La falsa denuncia más estridente fue la que presentó por supuesto enriquecimiento ilícito contra Margarita Stolbizer. Y la orden directa, como se probó en las escuchas legales, se la dio la ex jefa de Estado.
Pero también mintió Cristina cuando afirmó que durante su gestión no se ejerció la violencia ni siquiera de manera simbólica. Se podría recordar, por ejemplo, el juicio callejero que se le hizo a un grupo de periodistas y que fue alentado y auspiciado por su gobierno. O el fuerte vínculo entre los tuiteros y bloqueros K quienes, financiados por otro impresentable, Aníbal Fernández, se transformaron en otra usina de falsas denuncias y agresiones personales.
Tampoco habría que olvidar la persistencia de la mentira del programa 6,7,8, cuyos integrantes se dedicaban casi de manera exclusiva a acusar y perseguir a colegas y dirigentes críticos. Néstor y Cristina no solo invirtieron buena parte de su energía política a perseguir y censurar. Como lo hicieron desde el Estado y en base a un aparato de comunicación enorme, multimillonario y efectivo, plantaron en sus seguidores y en la militancia la semilla de la sospecha y el resentimiento contra quienes no apoyaran el proyecto nacional y popular. Por eso existen, aunque son cada vez menos, individuos que agreden e insultan en la vía pública, siempre con un nivel de violencia inusitado, como si no estuviesen discutiendo ideas. Como si estuvieran frente a un violador serial o el asesino de su madre, de su padre o de su hijo. Esta, la semilla del resentimiento, es la más grande y la peor herencia que dejaron Néstor y Cristina al país. Por eso sus adherentes funcionan como una secta. Y se dirigen a la sociedad como si fueran los portadores del Bien, con una superioridad moral que no se corresponde con la realidad.

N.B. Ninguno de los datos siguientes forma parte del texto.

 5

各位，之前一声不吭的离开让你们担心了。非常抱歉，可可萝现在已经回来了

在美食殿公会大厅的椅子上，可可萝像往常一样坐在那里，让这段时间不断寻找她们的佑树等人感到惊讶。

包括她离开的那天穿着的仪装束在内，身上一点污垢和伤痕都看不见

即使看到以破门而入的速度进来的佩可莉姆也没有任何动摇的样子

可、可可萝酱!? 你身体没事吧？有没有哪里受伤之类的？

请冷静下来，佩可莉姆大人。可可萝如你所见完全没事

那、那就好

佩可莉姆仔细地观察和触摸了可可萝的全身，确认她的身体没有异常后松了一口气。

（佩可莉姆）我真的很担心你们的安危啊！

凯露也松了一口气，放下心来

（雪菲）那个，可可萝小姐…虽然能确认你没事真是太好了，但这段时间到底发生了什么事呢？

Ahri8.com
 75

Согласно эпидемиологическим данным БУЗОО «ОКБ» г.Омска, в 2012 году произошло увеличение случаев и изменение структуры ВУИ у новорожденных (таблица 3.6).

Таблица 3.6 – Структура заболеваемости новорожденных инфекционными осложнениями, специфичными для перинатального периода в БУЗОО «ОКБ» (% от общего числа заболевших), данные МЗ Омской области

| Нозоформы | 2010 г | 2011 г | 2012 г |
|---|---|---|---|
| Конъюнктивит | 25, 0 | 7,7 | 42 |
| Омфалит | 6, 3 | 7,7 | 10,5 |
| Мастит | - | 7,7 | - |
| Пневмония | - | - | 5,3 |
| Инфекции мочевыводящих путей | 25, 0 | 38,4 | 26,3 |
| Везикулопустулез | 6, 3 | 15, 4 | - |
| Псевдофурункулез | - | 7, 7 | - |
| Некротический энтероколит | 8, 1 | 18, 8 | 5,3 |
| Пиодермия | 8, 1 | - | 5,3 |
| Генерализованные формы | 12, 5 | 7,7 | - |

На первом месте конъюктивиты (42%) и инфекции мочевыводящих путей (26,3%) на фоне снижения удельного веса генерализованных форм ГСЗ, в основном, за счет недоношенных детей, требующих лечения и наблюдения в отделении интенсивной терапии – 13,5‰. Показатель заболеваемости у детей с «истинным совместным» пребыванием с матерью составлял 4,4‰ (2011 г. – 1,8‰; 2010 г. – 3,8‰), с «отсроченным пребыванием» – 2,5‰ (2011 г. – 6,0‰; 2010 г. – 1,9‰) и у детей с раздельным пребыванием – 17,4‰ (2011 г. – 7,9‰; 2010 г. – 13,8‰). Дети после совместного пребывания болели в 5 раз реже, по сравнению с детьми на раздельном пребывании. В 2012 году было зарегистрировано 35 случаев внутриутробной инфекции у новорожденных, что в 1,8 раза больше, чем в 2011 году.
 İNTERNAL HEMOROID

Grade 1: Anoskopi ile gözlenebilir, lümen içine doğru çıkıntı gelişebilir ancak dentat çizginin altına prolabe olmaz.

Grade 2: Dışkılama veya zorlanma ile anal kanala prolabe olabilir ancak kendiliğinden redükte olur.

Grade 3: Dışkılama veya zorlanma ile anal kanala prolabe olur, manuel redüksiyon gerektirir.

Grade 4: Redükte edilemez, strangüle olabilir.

¿Cómo podrían entonces, gente informada y formada, como, por ejemplo, los miembros de Carta Abierta, reconocer, públicamente, desde la megacorrupción del kirchnerismo hasta la mentira de los números del Indec o el ocultamiento del índice de la pobreza? No pueden reconocerlo. Sencillamente no pueden hacerlo. Porque no solo sus falsas creencias sino también sus propias vidas se desmoronarían. Les resulta más cómodo justificar cualquier cosa. O tomar como verdades reveladas las afirmaciones más burdas, siempre y cuándo salgan de la boca de Cristina. La última coartada argumentativa, la que usó antes de subirse el avión, es, francamente, irrisoria. Sostuvo Cristina que se va a autoexcluir de la competencia electoral para no interferir en el debate de ideas y permitir que accedan a cargos expectantes las nuevas generaciones. La verdad es que la ex jefa de Estado no quiere participar porque todas las encuestas que recibe demuestran que, si se presenta, en la provincia de Buenos Aires, va a terminar igual o peor que su candidato, Aníbal Fernández. Es decir: Cristina no se va a presentar porque tiene miedo. Miedo de perder. Miedo de desaparecer políticamente. Miedo a que se termine de derrumbar su castillo de fantasías, delirios y mentiras.
Pero loca, o desequilibrada, no está. Y tampoco perdió los pelos ni las mañas. Sigue yendo por todo. Aunque en el camino se pueda quedar sin nada.